Variable shapes are a production issue:

  • Too narrow profiles reject valid traffic.
  • Too wide profiles can reduce optimization quality.
  • Rare huge requests can dominate p99 and memory.

Mitigation:

  • Request shape telemetry.
  • Cost classes.
  • Admission limits.
  • Separate deployments for large requests.
  • Explicit shape profiles.

Check:

  • Queue delay.
  • Batch wait.
  • Tenant mix.
  • Long-tail request shapes.
  • Retries.
  • Noisy co-located models.
  • CPU/GPU memory pressure.
flowchart TD
  Alert[p99 high] --> Errors{Errors or retries rising}
  Errors -- yes --> Transport[Check gateway, client deadlines, overload]
  Errors -- no --> Queue{Triton queue time high}
  Queue -- yes --> Batching[Batching, admission, instance count]
  Queue -- no --> Compute{GPU busy high}
  Compute -- yes --> Saturation[Scale, optimize engine, reduce batch]
  Compute -- no --> CPU[CPU preprocess, tokenizer, serialization, network]
  CPU --> Trace[Use traces or span timing]

Check:

  • CPU preprocessing.
  • Client/gateway bottleneck.
  • Serialization.
  • Model repository/artifact IO.
  • Single-threaded Python backend.
  • Dependency calls in Python backend.

Check:

  • Memory OOM.
  • Timeout threshold.
  • Thermal/power throttling.
  • ECC/Xid.
  • Batch too large.
  • Instance count too high.

Before production expansion:

  • p99 below threshold.
  • Error rate below threshold.
  • Queue time stable.
  • GPU memory headroom.
  • No Xid/ECC anomaly.
  • Correctness samples pass.
  • No retry storm.
  • Rollback tested.

Senior Answer To “How Would You Tune Triton?”
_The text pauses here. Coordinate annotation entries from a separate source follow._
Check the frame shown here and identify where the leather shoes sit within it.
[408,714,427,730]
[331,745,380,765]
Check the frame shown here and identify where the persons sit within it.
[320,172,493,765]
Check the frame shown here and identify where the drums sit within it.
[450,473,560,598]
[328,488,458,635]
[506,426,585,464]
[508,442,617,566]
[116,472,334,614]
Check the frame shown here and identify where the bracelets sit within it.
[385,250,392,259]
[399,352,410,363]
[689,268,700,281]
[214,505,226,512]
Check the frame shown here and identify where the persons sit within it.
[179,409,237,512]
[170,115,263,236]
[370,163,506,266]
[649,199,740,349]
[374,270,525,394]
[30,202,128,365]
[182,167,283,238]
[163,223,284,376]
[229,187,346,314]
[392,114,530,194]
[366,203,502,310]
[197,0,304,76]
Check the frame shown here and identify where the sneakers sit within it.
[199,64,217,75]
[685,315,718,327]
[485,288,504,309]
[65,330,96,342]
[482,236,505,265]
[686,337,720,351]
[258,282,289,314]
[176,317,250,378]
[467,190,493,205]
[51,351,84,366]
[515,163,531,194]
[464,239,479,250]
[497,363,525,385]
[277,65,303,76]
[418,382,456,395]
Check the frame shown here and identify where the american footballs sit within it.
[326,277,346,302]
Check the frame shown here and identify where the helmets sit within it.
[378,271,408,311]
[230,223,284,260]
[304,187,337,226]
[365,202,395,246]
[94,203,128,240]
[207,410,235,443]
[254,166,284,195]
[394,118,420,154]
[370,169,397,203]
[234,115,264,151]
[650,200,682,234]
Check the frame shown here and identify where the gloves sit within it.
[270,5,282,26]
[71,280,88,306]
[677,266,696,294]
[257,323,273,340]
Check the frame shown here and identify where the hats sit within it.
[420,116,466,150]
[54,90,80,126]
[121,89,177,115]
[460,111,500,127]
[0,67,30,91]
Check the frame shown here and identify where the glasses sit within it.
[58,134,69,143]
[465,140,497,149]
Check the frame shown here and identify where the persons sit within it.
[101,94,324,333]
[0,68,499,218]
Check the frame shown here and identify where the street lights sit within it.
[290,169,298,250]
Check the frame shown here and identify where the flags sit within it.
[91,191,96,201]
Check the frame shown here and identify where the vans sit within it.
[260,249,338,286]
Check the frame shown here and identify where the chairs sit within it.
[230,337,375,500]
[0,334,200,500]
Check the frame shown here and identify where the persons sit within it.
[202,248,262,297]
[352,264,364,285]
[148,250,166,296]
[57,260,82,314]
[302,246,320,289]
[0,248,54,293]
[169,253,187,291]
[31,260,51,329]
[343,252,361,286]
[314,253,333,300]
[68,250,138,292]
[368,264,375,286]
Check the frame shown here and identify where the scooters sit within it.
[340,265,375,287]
Section titled “Senior Answer To “How Would You Tune Triton?””

I would first define the SLO and workload class. Then I would establish a baseline with realistic payloads, sweep concurrency/batching/instance count using perf_analyzer and Model Analyzer, validate GPU and request metrics, pick a Pareto point, and canary it under real traffic. I would optimize for goodput and p99, not just peak throughput.